Quoiqu’en vie au moment où s’inscrivent ces lignes, Kenneth Anger connaît pareil destin. Un mort-vivant, ainsi l’appelait Stan Brakhage qui le fit jouer, seul vivant, dans son film The Dead. Il avait à peine plus de vingt ans, voici un bon demi-siècle, qu’il était déjà une figure de légende, ses fidèles formant une société d’autant plus secrète que chacun de ses membres ne connaît chacun des autres que par hasard, exception, rencontre dans les salles obscures, ou depuis peu dans les forums de l’internet [1].

Une particularité des figures de culte est d’encourager une obsessivité monomaniaque ; il apparaît donc naturel que les fidèles de Kenneth Anger ignorent tout de William Beckford, et réciproquement. Sauvages par nature et par expérience l’un comme l’autre, leur culte parachève leur solitude. Les associer peut paraître forcé, malgré ce qui les rapproche.

Ce qui les rapproche, c’est, au premier coup d’œil, un lien étroit entre une libido foncièrement homosexuelle et un goût prononcé pour la magie. Avec toutes les différences qui s’imposent, et qui tiennent aussi à la différence des lieux, des temps, des conditions : un richissime Anglais de la fin du XVIIIème siècle ne vit pas ses désirs comme un enfant de la petite bourgeoisie californienne du XXème. L’un, qui fut marié, père et veuf, réprima avec peine ses pulsions naturelles ; l’autre n’a, selon son propre témoignage, jamais connu intimement (intimement) de femmes. Le premier s’éprit surtout de jeunes garçons tendres issus de grandes familles ou jouant du clavecin, l’autre de marginaux hétérosexuels ou soi-disant tels : « Je n’ai jamais aimé que des mecs. Certains d’entre eux se croient hétéros, mais c’est mon problème. »

Le premier eut avec la magie un rapport fasciné mais réticent et apeuré, comme il l’indiqua lui-même dans les Épisodes de Vathek et dans une lettre fictive à sa cousine et maîtresse Louisa sur l’architecte Ledoux ; le second, adepte du « magickien » [2] Aleister Crowley, passe pour être en état de jeter sur ses adversaires des sorts apparemment efficaces.
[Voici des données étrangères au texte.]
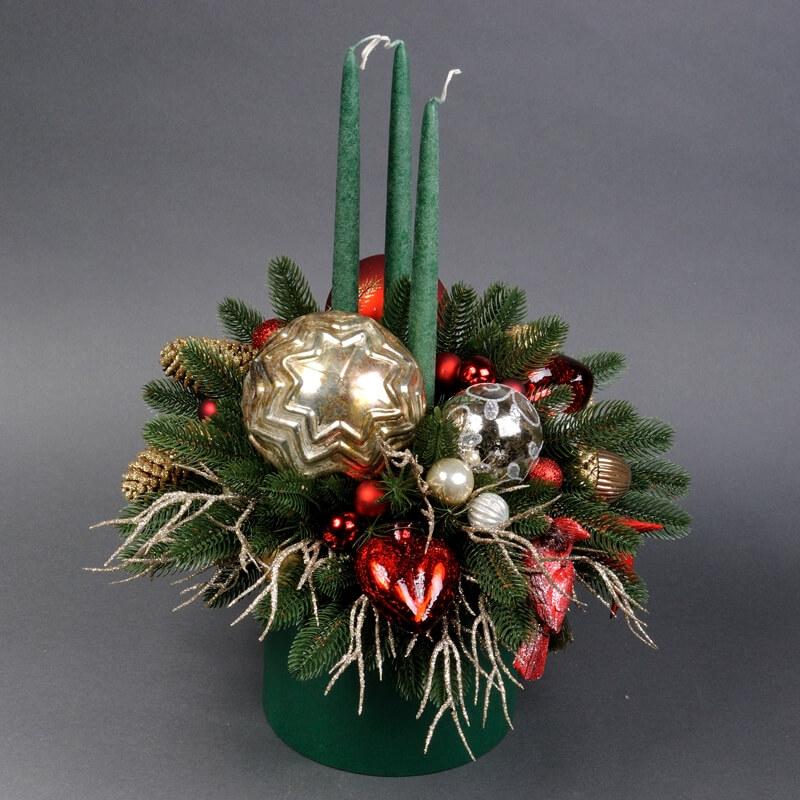 Новорічні свята з зимовими композиціями та букетами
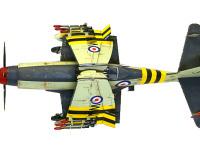 上から見た ワイバーン S.4 後期型 です。折りたたまれた主翼は折れ角が左右で違っており、ぶつからないようになっています。ちょっとした工夫ですね。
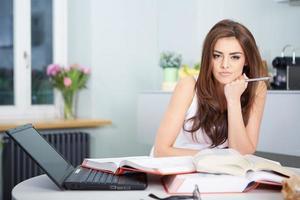 donna giovane studente con un sacco di libri di studio foto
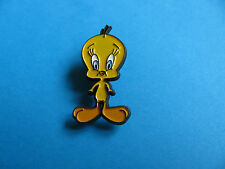 Tweety Pie Character Pin badge. VGC. Unused.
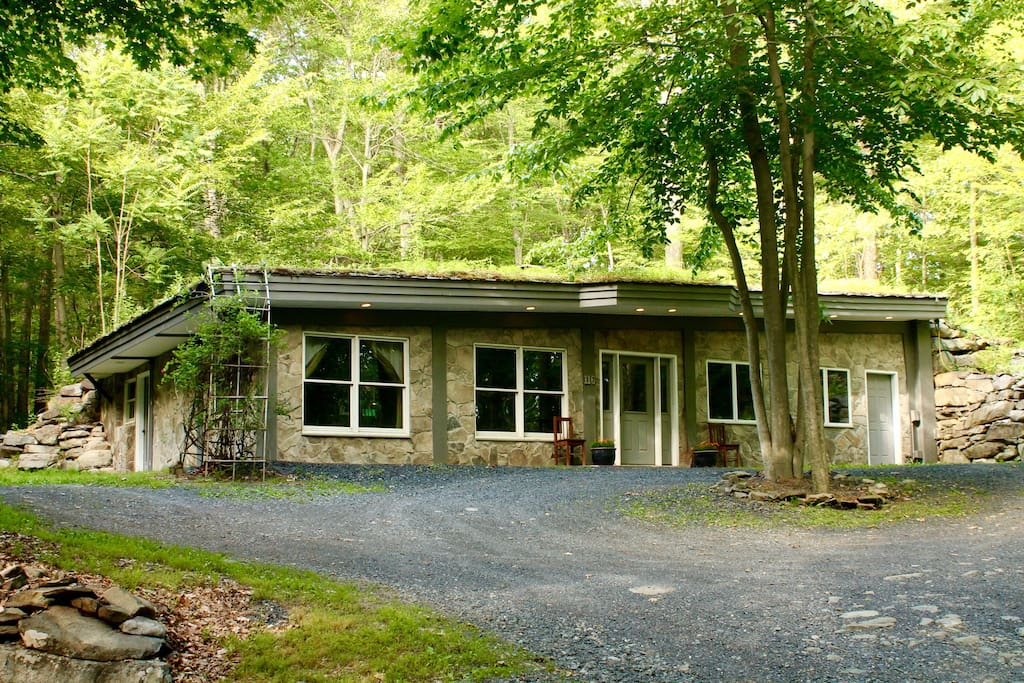 Earth house terra casa retreat center 2bdr case in for Casa a new york affitto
Byron appela Beckford le fils le plus riche d’Angleterre ; Anger, privé de soutien, connut la misère, et fut parfois réduit au parasitisme, aux emprunts jamais remboursés et, beaucoup plus grave, au silence artistique ; même si chez lui, comme chez Beckford, les longues périodes de désœuvrement tiennent à des raisons plus profondes.
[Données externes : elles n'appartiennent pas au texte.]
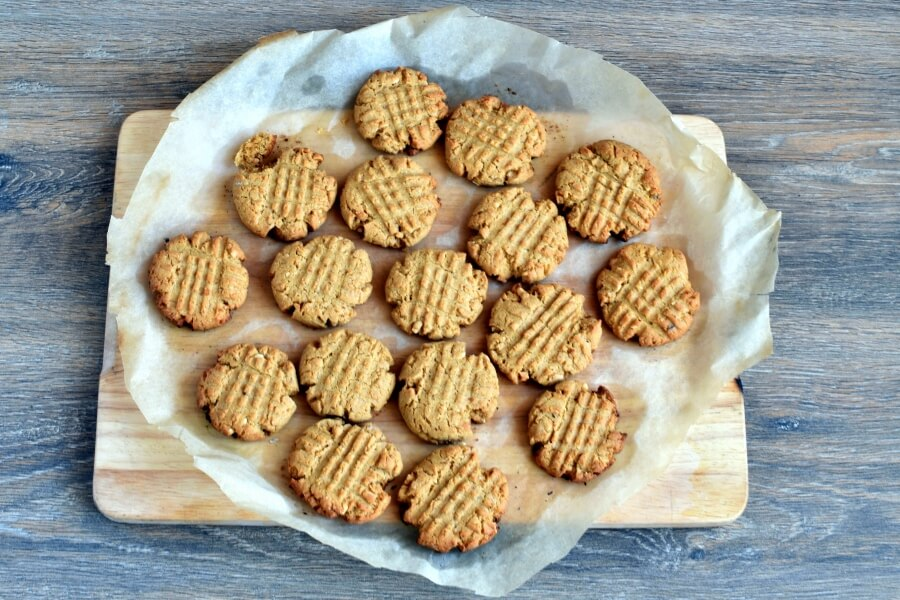 Easy Cake Mix Peanut Butter Cookies recipe - step 7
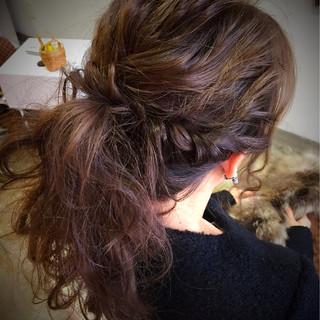 ポニーテール ロープ編み ヘアアレンジ 波ウェーブ ヘアスタイルや髪型の写真・画像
L’un comme l’autre a dû vivre ses désirs sur le mode de l’interdit, de la culpabilité, de la frustration. Un ami de jeunesse de Kenneth Anger affirme qu’ « il était une des rares personnes qu’[il avait] jamais connues qui préféraient de loin faire ce qu’elles faisaient dans le noir… Il était comme une ombre sur le mur. » Très anti-gay lib par conséquent : pour lui la sexualité doit garder quelque chose d’occulte. Chez lui comme chez Beckford, la magie touche au désir, à l’interdit du désir, à la levée imaginaire, symbolique ou réelle, de l’obstacle : même si, dans Vathek et surtout dans ses Épisodes, l’une entre souvent en conflit avec l’autre.
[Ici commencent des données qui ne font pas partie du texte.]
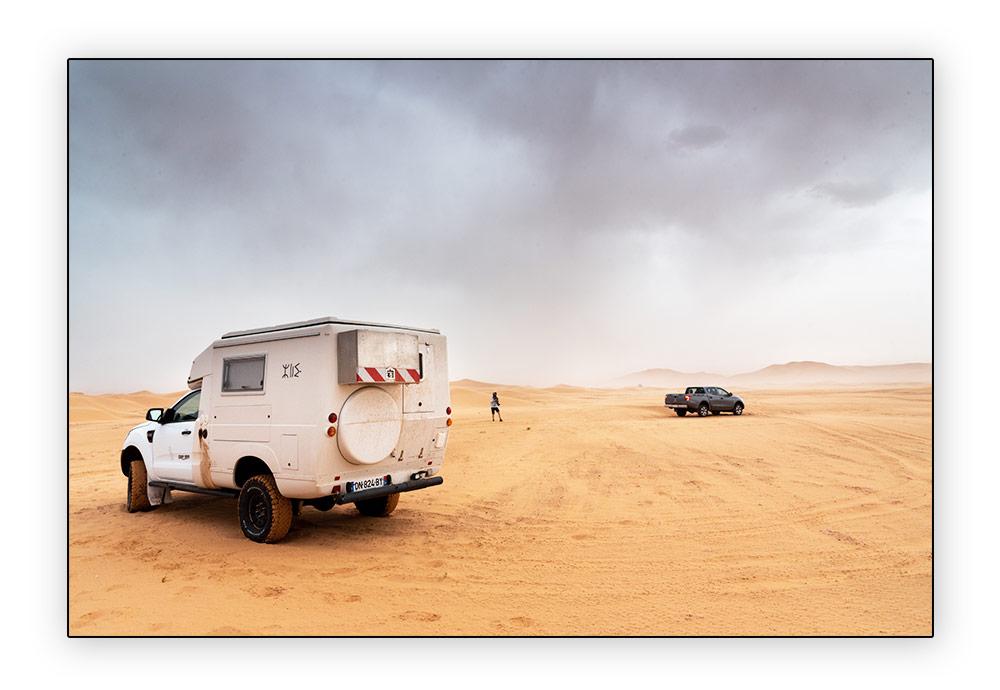 azalai dans le désert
Beckford, comme Anger, affirma sa sexualité avec une imprudence provocante, agressive : Bob Anglemyer, le frère de Kenneth, racontait comment dans ses jeunes années il se fit prendre la main dans le sac par la police de Los Angeles ; à vingt-quatre ans, Beckford se laissa surprendre avec le jeune William Courtenay au château de Powderham. Pour l’un et pour l’autre ce fut la mort sociale, qu’ils avaient peut-être désirée. Beckford fut mis au ban de la bonne société et de la vie politique auxquelles son immense richesse lui donnait le droit de prétendre ; d’ores et déjà, Anger s’était mis à l’écart d’une carrière dans ce Hollywood qui le fascinait. Tous deux, chacun à sa manière, sont restés leur vie durant des reclus, se vengeant par des racontars cruels sur la gentry et sur le monde des stars. L’un se rêva puis se construisit des tours, de Fonthill Abbey à Lansdown Tower ; l’autre dit avoir condamné le monde extérieur, comme on condamne une fenêtre (« I have deliberately blocked out the outside world. »), et déclare pratiquer des rituels privés : « Si l’on doit se choisir un arcane du Tarot, je suis un Ermite. » I’m a Hermit est la chanson de Jonathan Halper qui accompagne la brune actrice rêvant extatiquement devant ses robes art déco dans le film Puce Moment. Au cours du même entretien, Anger exhale des mots désolés sur l’état de la planète et les fous dangereux qui la dirigent : « Je pense que l’harmonie est bien loin. Si jamais elle arrive ! Pendant ce temps, le climat se dégrade. Et très vite ! Pour moi, la destruction des forêts brésiliennes exige une pression internationale… Un nouveau désert apparaîtra, et ce sera une catastrophe écologique pour le monde entier… Je pense que la planète devrait s’appeler la Planète Tremblement de terre… Personnellement, je suis très pessimiste quant à l’espèce humaine… La plupart des membres de l’espèce humaine ne méritent pas Thélème. Je regrette de le dire, mais ils sont pourris ! »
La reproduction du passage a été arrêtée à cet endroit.